> Trecho selecionado
:::::

Chávez é totalmente distinto. Trata-se, pela primeira vez, de uma política populista no bom sentido, na medida em que a renda petrolífera está sendo posta a serviço das populações mais carentes, o que é inédito. Ao contrário do que acontece no Brasil ou na Bolívia, não há na Venezuela muitos movimentos sociais fortes e autônomos, tudo depende um pouco de Chávez e naturalmente também da renda petrolífera. É um processo político que tem a grande vantagem de levantar, talvez com mais força, a bandeira antiimperialista. Essa bandeira tem de ser levantada porque não é de modo algum impossível que aconteça na América Latina daqui uns dez, quinze, vinte anos a crise que ocorre hoje no Oriente Médio. A luta por recursos naturais do Oriente Médio pode, amanhã, estar na América Latina, onde há as maiores reservas mundiais de biodiversidade − água, petróleo, minérios, madeira etc. Essa hipótese não deve ser descartada.

Que papel a Amazônia deveria cumprir para uma globalização mais humanizada?

A Amazônia é um território que não deve ser considerado um patrimônio comum da humanidade, já que tem uma titularidade de soberania política do Brasil e de outros países amazônicos. Todos têm de se concentrar no sentido de ascender com o apoio internacional, apoio de todos aqueles que lutam nas diferentes áreas: direitos humanos, movimentos ambientais, de luta pela preservação da Amazônia.

:::::

> Conteúdo do material
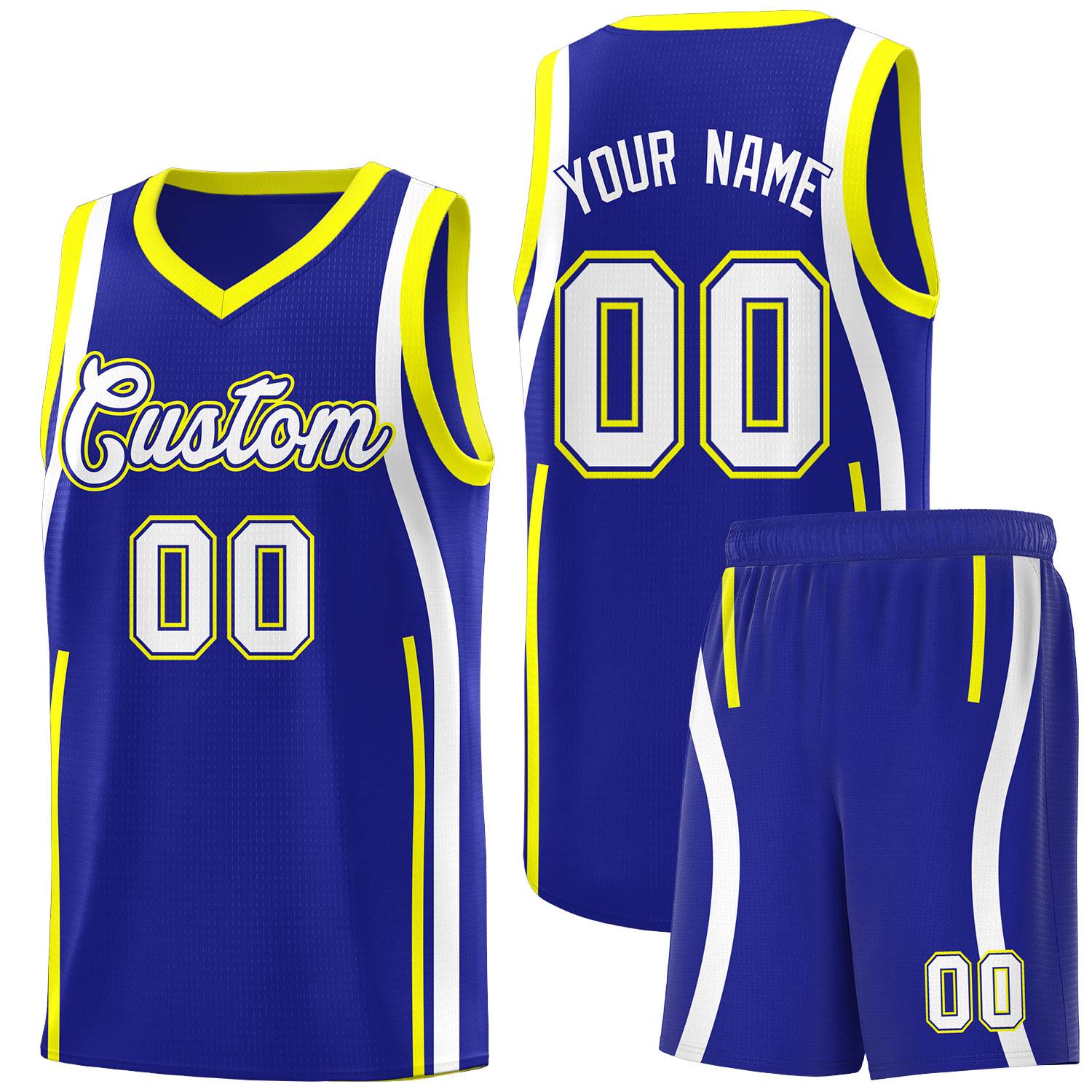 Custom Royal Fluorescent Yellow AND White Basketball Jersey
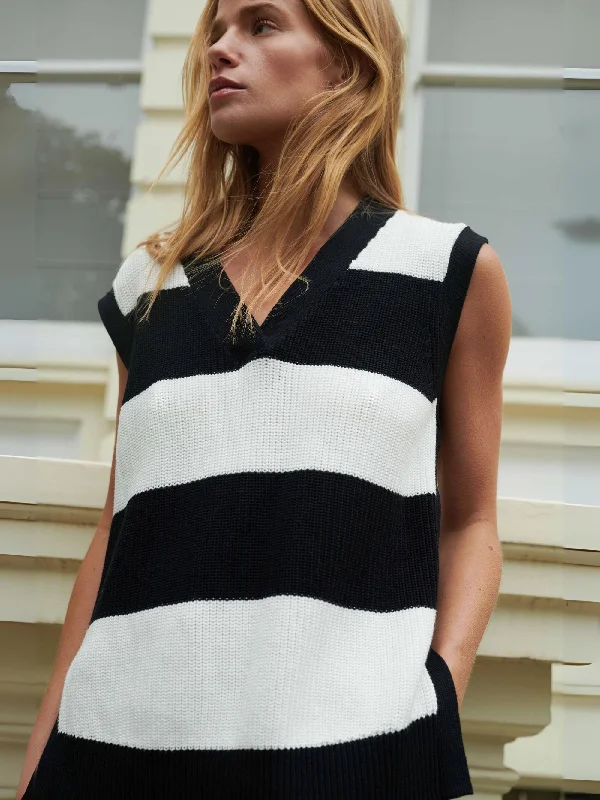 Monochrome Stripe Side Zip Knitted Vest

:::::

> Tarefas do exercício
**1)** Resuma em duas frases o trecho sobre Chávez e a Amazônia.
**2)** Escreva a continuação do trecho sobre Chávez e a Amazônia a partir da última frase apresentada.
O material provém de uma fonte diferente da do trecho.

> Gabarito
**1)** O governo de Chávez é descrito como um populismo no bom sentido, que põe a renda petrolífera a serviço das populações mais carentes e levanta a bandeira anti-imperialista, diante da possibilidade de a luta por recursos naturais chegar à América Latina. Sobre a Amazônia, afirma-se que ela não deve ser considerada patrimônio comum da humanidade, por estar sob a soberania do Brasil e de outros países amazônicos, e que todos devem avançar com o apoio internacional de quem luta por direitos humanos, pelo meio ambiente e pela preservação da região.

**2)**
Vejo com grande preocupação a possibilidade de o agronegócio, principalmente no caso da soja, produzir uma desertificação na Amazônia, que é uma grande reserva de água doce, é o pulmão do mundo. Todas essas  coisas são conhecidas e os efeitos negativos da destruição estão confirmados. Não há lugar para a especulação, e portanto falta vontade política. E aqui, de novo, é a questão da corrupção política que faz com que atores econômicos muito poderosos imponham sua vontade. Marx dizia que os capitalistas, os empresários, têm uma visão de curto prazo, não estão interessados se em vinte anos teremos um colapso ambiental.  Eles querem os lucros e o próximo ciclo de produção da soja. Compete ao Estado e à sociedade civil ter essa visão de longo prazo para evitar a destruição. A Amazônia é um patrimônio brasileiro e dos países que a partilham e deve ser preservada com o apoio de todos nós.

O senhor fala sobre o globalismo localizado. Existe uma pequena comunidade no interior da Amazônia que produz babaçu e serve à indústria alemã. Essa comunidade vive de maneira precária, mas produz um bem de alto valor. Dentro de uma lógica de evolução dos direitos humanos, chegaria um momento em que ela teria menos direitos, porque aquela seria uma situação nata de troca?

Hoje temos de encontrar uma solução que permita que essas comunidades atendam o mercado mundial. O problema está nos termos de troca, sempre desiguais para essas comunidades, que são dependentes, por mais que tenham consciência do verdadeiro valor daquilo que produzem. O Estado é omisso ou cúmplice dos grandes agentes econômicos internacionais, e não ajuda a defender esse tipo de produção. Temos de procurar não cair numa situação de preservação conservadora, no sentido de que não se pode viver na Amazônia e as populações, por vezes, terão dificuldades de sobreviver porque há determinados preconceitos e preceitos internacionais que impedem certo tipo de desenvolvimento. As populações locais sempre viveram na Amazônia e sempre a defenderam. Os povos indígenas são os guardiões da biodiversidade do mundo, sempre souberam articular produção com preservação muito bem − e isso deve ter continuidade e ser valorizado.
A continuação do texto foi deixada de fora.